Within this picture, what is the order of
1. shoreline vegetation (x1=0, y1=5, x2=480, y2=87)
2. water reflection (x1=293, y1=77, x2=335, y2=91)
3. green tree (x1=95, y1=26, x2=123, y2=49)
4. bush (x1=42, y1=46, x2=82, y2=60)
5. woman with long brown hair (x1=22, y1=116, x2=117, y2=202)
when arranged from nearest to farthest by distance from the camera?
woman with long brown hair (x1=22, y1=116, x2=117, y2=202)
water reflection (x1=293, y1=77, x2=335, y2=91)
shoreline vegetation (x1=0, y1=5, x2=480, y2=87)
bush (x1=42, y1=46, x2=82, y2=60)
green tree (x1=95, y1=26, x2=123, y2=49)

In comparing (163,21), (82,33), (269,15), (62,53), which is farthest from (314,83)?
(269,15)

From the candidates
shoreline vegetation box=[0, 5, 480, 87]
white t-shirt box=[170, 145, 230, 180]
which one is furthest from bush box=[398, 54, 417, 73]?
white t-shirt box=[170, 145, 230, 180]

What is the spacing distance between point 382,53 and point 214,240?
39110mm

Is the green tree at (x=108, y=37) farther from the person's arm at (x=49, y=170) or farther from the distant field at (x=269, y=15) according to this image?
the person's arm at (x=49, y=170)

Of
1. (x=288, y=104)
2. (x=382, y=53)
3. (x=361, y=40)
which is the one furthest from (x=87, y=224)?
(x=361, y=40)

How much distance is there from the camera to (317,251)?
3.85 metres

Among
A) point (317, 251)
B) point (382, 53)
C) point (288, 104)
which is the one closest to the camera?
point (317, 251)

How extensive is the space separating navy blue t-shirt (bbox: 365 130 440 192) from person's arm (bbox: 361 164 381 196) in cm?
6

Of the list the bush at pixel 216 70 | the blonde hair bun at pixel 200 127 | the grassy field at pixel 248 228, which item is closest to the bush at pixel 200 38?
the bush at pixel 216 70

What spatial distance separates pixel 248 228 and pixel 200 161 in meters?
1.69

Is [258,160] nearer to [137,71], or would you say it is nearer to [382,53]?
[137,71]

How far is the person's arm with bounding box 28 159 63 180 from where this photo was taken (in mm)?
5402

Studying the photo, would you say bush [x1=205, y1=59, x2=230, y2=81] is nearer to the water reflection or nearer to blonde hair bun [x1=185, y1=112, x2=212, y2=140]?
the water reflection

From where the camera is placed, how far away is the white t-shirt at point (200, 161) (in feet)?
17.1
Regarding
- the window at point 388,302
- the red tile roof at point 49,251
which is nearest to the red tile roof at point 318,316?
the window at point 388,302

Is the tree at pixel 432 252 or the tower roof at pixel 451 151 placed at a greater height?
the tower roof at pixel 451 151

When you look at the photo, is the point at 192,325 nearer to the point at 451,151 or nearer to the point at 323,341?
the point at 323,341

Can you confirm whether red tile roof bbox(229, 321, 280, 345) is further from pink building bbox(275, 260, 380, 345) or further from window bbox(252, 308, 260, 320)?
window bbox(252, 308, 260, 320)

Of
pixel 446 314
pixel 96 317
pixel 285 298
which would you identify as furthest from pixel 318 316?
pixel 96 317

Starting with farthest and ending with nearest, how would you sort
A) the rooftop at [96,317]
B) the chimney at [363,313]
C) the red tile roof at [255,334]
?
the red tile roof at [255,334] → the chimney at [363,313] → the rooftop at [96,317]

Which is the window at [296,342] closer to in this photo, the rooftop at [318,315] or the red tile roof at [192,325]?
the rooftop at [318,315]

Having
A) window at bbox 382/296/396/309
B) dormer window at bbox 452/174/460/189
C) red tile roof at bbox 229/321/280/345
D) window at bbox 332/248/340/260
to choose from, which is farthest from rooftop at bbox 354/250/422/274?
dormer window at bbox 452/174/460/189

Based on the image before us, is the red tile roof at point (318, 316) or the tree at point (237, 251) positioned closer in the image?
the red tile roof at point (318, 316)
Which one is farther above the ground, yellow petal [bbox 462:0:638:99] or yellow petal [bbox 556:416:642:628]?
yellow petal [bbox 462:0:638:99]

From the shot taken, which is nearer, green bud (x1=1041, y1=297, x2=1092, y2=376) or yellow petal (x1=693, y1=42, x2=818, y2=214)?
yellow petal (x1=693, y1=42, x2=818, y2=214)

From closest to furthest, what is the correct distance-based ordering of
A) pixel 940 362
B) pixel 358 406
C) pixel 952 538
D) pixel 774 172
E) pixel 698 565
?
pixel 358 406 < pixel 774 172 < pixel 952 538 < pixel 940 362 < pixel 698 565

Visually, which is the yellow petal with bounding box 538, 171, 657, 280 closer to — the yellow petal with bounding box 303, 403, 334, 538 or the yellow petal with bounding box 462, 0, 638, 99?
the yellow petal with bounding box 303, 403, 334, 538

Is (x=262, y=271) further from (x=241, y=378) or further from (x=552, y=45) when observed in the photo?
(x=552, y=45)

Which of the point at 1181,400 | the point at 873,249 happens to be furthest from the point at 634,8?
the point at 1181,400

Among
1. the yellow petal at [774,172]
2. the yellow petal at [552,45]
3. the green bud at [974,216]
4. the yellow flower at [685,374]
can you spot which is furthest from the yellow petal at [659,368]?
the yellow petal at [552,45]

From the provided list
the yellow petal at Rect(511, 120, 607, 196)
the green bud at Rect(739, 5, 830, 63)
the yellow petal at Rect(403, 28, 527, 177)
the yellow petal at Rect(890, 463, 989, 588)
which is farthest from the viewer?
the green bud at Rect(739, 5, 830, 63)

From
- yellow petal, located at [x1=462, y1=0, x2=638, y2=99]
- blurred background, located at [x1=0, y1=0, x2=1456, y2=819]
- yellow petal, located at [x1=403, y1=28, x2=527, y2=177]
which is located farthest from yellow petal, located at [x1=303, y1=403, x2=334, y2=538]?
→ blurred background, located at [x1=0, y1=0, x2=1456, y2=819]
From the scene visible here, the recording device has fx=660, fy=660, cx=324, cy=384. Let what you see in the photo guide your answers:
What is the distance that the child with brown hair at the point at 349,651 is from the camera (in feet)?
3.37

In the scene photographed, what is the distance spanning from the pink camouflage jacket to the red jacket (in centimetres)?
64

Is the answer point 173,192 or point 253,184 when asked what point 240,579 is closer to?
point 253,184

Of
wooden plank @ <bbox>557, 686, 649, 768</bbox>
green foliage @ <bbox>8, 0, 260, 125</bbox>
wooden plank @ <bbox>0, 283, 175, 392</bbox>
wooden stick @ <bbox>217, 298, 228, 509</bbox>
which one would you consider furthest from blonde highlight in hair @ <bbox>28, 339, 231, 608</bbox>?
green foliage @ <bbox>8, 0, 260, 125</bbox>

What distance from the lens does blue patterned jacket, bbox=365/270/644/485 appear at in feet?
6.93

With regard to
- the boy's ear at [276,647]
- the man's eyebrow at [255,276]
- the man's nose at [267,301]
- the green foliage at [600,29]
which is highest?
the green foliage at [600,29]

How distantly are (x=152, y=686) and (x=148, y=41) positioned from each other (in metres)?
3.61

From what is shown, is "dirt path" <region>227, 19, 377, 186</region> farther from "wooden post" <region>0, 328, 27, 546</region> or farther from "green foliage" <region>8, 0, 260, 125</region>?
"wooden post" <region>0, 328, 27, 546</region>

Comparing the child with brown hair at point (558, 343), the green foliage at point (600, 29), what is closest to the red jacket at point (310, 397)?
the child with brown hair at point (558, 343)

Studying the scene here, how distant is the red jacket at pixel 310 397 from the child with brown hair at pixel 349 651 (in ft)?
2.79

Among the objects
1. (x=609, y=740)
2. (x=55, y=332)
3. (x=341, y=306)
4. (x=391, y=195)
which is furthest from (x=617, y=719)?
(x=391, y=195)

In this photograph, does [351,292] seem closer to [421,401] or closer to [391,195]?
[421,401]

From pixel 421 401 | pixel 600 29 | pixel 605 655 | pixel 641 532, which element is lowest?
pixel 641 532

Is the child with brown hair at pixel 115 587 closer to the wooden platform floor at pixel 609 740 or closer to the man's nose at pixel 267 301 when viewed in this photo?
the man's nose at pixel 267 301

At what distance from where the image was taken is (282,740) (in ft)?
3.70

WHAT THE TASK REQUIRES |
Report every line in the material above that contains the word "would", copying each one in full.

WORKED ANSWER |
Is [258,160] nearer to [137,71], or would you say it is nearer to [382,53]?
Studying the photo, would you say bush [x1=205, y1=59, x2=230, y2=81] is nearer to the water reflection or nearer to blonde hair bun [x1=185, y1=112, x2=212, y2=140]?
which would you identify as furthest from pixel 318 316?
Starting with farthest and ending with nearest, how would you sort
which one would you consider furthest from blonde highlight in hair @ <bbox>28, 339, 231, 608</bbox>?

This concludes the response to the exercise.